*Your instructions*
All records are to be retyped faithfully and completely.

*Provided information*
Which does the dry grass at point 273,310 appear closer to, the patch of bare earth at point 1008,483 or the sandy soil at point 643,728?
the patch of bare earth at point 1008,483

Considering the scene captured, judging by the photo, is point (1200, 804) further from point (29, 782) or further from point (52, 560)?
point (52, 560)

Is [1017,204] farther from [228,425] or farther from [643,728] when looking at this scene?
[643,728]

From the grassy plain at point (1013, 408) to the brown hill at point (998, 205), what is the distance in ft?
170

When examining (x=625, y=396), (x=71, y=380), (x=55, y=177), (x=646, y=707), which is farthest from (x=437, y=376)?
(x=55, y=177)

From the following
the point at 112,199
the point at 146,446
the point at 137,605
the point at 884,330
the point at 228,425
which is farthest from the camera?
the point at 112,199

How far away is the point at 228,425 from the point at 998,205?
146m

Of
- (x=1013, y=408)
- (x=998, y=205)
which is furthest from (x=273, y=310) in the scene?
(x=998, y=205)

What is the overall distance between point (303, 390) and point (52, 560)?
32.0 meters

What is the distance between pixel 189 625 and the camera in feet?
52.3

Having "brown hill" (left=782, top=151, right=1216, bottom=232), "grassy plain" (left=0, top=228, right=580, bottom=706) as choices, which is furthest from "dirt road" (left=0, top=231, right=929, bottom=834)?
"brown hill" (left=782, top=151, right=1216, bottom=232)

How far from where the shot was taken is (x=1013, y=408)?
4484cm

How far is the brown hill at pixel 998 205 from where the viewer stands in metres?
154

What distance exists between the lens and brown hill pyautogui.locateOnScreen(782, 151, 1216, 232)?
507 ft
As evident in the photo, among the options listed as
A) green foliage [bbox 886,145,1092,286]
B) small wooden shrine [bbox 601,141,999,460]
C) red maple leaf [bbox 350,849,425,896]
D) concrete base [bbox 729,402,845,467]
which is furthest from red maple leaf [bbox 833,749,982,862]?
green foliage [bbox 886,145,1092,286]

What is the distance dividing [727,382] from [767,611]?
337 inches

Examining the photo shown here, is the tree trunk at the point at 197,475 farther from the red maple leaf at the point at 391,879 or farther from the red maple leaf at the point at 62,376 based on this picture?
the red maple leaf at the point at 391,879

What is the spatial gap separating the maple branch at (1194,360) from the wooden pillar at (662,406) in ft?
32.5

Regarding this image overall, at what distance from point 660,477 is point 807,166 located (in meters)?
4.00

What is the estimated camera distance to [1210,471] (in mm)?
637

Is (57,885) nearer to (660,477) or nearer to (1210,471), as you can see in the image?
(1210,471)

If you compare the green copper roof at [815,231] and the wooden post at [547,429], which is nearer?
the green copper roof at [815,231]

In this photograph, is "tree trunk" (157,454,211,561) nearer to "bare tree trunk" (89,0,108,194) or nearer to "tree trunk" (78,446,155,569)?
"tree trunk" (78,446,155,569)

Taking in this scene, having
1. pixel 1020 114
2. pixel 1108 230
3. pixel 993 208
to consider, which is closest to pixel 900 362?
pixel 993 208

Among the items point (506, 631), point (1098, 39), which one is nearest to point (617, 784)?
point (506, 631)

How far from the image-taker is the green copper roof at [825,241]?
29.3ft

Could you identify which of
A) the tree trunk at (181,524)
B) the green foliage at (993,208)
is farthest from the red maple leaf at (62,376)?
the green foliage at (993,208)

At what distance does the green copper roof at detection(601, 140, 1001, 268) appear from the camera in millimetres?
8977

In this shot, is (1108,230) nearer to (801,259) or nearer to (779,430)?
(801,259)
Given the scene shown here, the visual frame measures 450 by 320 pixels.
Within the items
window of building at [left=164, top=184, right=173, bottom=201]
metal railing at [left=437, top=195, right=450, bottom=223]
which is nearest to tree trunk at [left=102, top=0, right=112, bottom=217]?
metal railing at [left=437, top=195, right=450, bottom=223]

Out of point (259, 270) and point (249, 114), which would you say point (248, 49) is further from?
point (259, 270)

*Solved problem*
Which does the dry grass at point 273,310 appear closer to, the patch of bare earth at point 1008,483 or the sandy soil at point 643,728?
the patch of bare earth at point 1008,483

Considering the scene captured, judging by the photo, is point (1200, 804) further from point (29, 782) or further from point (52, 560)?
point (52, 560)

Is [1017,204] farther from [228,425] or farther from [643,728] when looking at this scene?
[643,728]

From the grassy plain at point (1013, 408) to the brown hill at point (998, 205), what is the distance in ft?
170

When examining (x=625, y=396), (x=71, y=380), (x=55, y=177), (x=646, y=707), which is farthest from (x=437, y=376)?
(x=55, y=177)

From the following
the point at 112,199
the point at 146,446
the point at 137,605
the point at 884,330
the point at 228,425
which is farthest from the camera?
the point at 112,199

How far away is the point at 228,425 from the point at 998,205?
146m

Of
- (x=1013, y=408)
- (x=998, y=205)
which is furthest from (x=273, y=310) in the scene?
(x=998, y=205)

What is the overall distance between point (303, 390) and point (52, 560)?
32.0 meters

What is the distance between pixel 189 625 and the camera in feet?
52.3

Having "brown hill" (left=782, top=151, right=1216, bottom=232), "grassy plain" (left=0, top=228, right=580, bottom=706) as choices, which is furthest from "dirt road" (left=0, top=231, right=929, bottom=834)?
"brown hill" (left=782, top=151, right=1216, bottom=232)

How far from where the shot was taken is (x=1013, y=408)?
4484cm

How far is the brown hill at pixel 998 205 from where the viewer stands in metres?
154

What distance exists between the lens and brown hill pyautogui.locateOnScreen(782, 151, 1216, 232)?
507 ft
As evident in the photo, among the options listed as
A) green foliage [bbox 886,145,1092,286]
B) small wooden shrine [bbox 601,141,999,460]
C) red maple leaf [bbox 350,849,425,896]
D) concrete base [bbox 729,402,845,467]
which is furthest from red maple leaf [bbox 833,749,982,862]?
green foliage [bbox 886,145,1092,286]

What is the distance dividing [727,382] from [767,611]?
337 inches

Examining the photo shown here, is the tree trunk at the point at 197,475 farther from the red maple leaf at the point at 391,879 or farther from the red maple leaf at the point at 62,376 based on this picture?
the red maple leaf at the point at 391,879

What is the spatial gap separating the maple branch at (1194,360) from the wooden pillar at (662,406) in ft?
32.5

Regarding this image overall, at what distance from point 660,477 is point 807,166 located (in meters)?
4.00

What is the estimated camera distance to [1210,471] (in mm)?
637

Is (57,885) nearer to (660,477) or nearer to (1210,471), as you can see in the image?
(1210,471)

If you compare the green copper roof at [815,231] and the wooden post at [547,429], which is nearer?
the green copper roof at [815,231]

In this photograph, is "tree trunk" (157,454,211,561) nearer to "bare tree trunk" (89,0,108,194) or nearer to "tree trunk" (78,446,155,569)?
"tree trunk" (78,446,155,569)

Taking in this scene, having
1. pixel 1020 114
2. pixel 1108 230
3. pixel 993 208
to consider, which is closest to pixel 900 362?
pixel 993 208

Among the items point (506, 631), point (1098, 39), which one is nearest to point (617, 784)?
point (506, 631)

How far from the image-taker is the green copper roof at [825,241]?
29.3ft

Could you identify which of
A) the tree trunk at (181,524)
B) the green foliage at (993,208)
is farthest from the red maple leaf at (62,376)?
the green foliage at (993,208)

At what distance does the green copper roof at detection(601, 140, 1001, 268) appear from the camera in millimetres?
8977

In this shot, is (1108,230) nearer to (801,259) or nearer to (779,430)?
(801,259)
Given the scene shown here, the visual frame measures 450 by 320 pixels.
Within the items
window of building at [left=164, top=184, right=173, bottom=201]
metal railing at [left=437, top=195, right=450, bottom=223]
which is nearest to tree trunk at [left=102, top=0, right=112, bottom=217]?
metal railing at [left=437, top=195, right=450, bottom=223]

Out of point (259, 270) and point (249, 114), which would you say point (248, 49) is further from?
point (259, 270)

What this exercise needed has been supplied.